▶ **УСЛОВИЕ ЗАДАНИЯ**:
Процитируйте из текста о прозе Никитина отрывок от слов «В сборнике напечатан» до слов «самую сердечную мысль.» включительно.

▶ **ПОКАЗАННЫЙ ТЕКСТ**:
Герои Никитина способны под влиянием порыва совершить подвиг, но еще большее уважение писателя вызывает «медленное мужество», сила самоотвержения и любви, растянувшаяся на всю долгую жизнь. Так и поступает женщина, когда любимый ею человек вернулся без обеих рук. Сначала он отвергнет ее любовь, приняв ее за жалость, а потом найдет в себе силы стать полезным и деятельным человеком («Под старыми тополями»). Будьте же чутки, люди, к этому незаметному героизму, к этому драгоценному качеству человеческой души, призывает писатель («Листопад в больничном парке»), И можно понять тревогу писателя, когда во имя узко понятой пользы растрачивается эта внутренняя красота, как мелеет озеро Севан, из которого на всякие нужды выкачивается вода («За солнцем в Армению»).
Прозу Никитина числят обычно по разделу «лирическая проза». Да, в его рассказах подчас мало событий, и они менее интересны, чем внутренняя жизнь героев. Автор никогда не бывает объективен – все здесь пропитано особым лирическим чувством, всюду автор участлив и душевен. Однако, когда прочтешь все, что написано Никитиным за двадцать два года его творческой работы, то все эти рассказы сложатся в большой эпос о нашей земле и нашем народе.
Где истоки творчества писателя? Невольно вспоминается «Река играет» Короленко, образ могучего духом перевозчика Тюлина.
Вспомнится и чеховская «Степь», полная света и ожидания добра. Были наставники и среди тех писателей, с которыми Никитину довелось встретиться. Так, в этой книге читатель найдет очерк о «Встрече с мудростью», встрече с замечательным советским писателем М. М. Пришвиным. Его завет: «Проходите мимо временного», в котором выражено отрицание малозначительного, мелкого, запечатлевается в душе молодого писателя.
В сборнике напечатан рассказ «Весна, старый писатель, маленький мальчик и рыжая собака». В нем жалость ребенка вызывает старик, который «наматывает на шею длинный узкий шарф – наматывает и наматывает окостенелыми руками, пока не останется маленький кончик, который будет торчать у него из-за воротника на затылке». И этому старому и немощному писателю Никитин доверил высказать свою самую сердечную мысль.
«Жизнь моя прошла, как большой праздник. Я радовался тому, что принимал от природы и людей, и еще более радовался тому, что отдавал людям. Уходя, я оставляю им все и через это остаюсь вместе с ними. Будешь ли ты писать книги или пахать землю, делай это не для себя, а для них, и никогда глухое отчаянье конца не сожмет твое сердце…»
18 декабря 1973 года утром Сергей Константинович Никитин позвонил в издательство. Он справлялся о своей рукописи, сулил вскоре подослать большой очерк о Карелии. Был он бодр и весел. А вечером того же дня писатель умер, так и не разменяв, как говорится, шестого десятка.
Пасечник ушел. Медосбор продолжается.

▶ **ЗАПИСАННЫЕ ДАННЫЕ**:

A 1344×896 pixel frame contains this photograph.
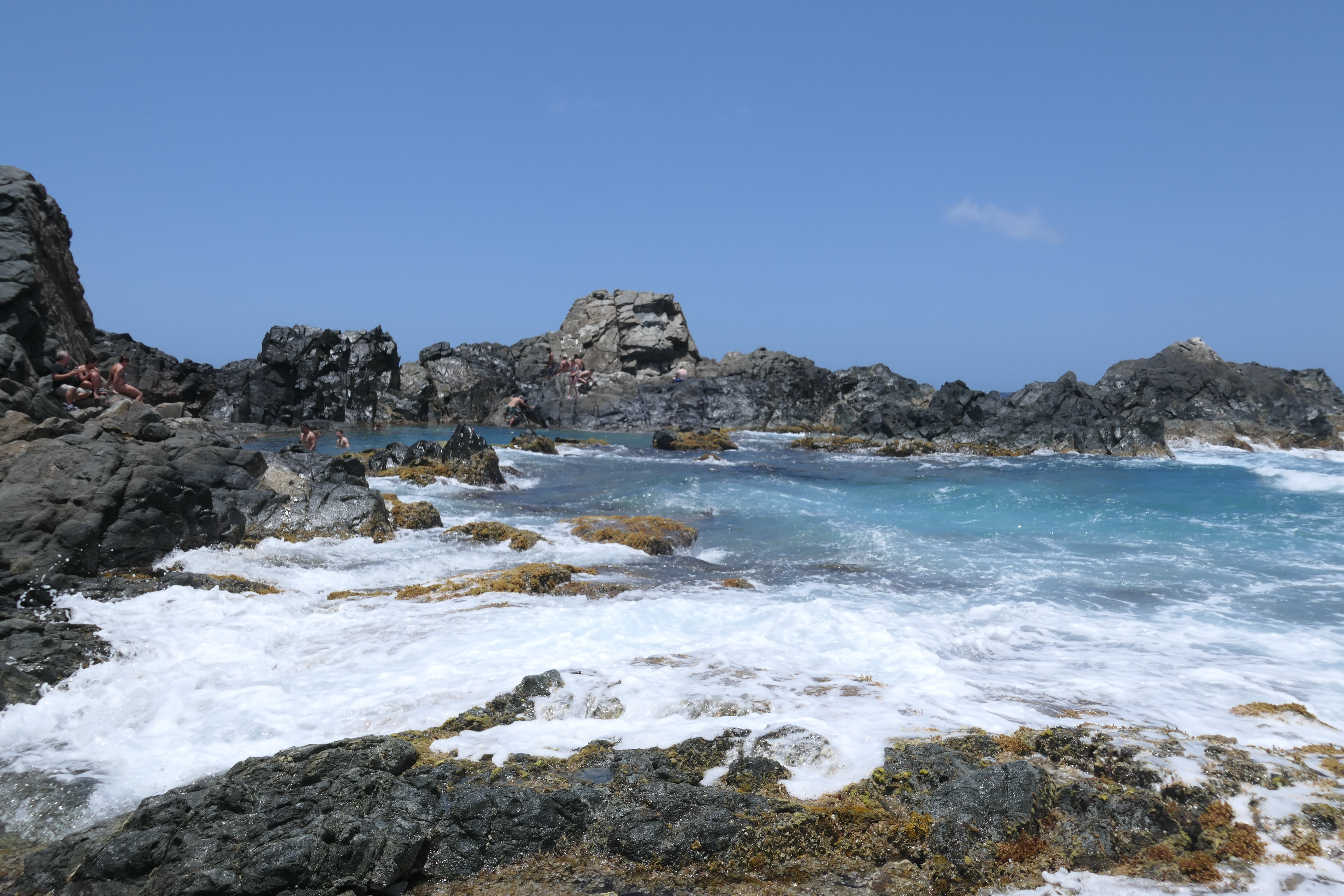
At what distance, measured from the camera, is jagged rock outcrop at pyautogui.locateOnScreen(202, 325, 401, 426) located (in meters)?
42.1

▶ **РЕЗУЛЬТАТ УПРАЖНЕНИЯ**:
В сборнике напечатан рассказ «Весна, старый писатель, маленький мальчик и рыжая собака». В нем жалость ребенка вызывает старик, который «наматывает на шею длинный узкий шарф – наматывает и наматывает окостенелыми руками, пока не останется маленький кончик, который будет торчать у него из-за воротника на затылке». И этому старому и немощному писателю Никитин доверил высказать свою самую сердечную мысль.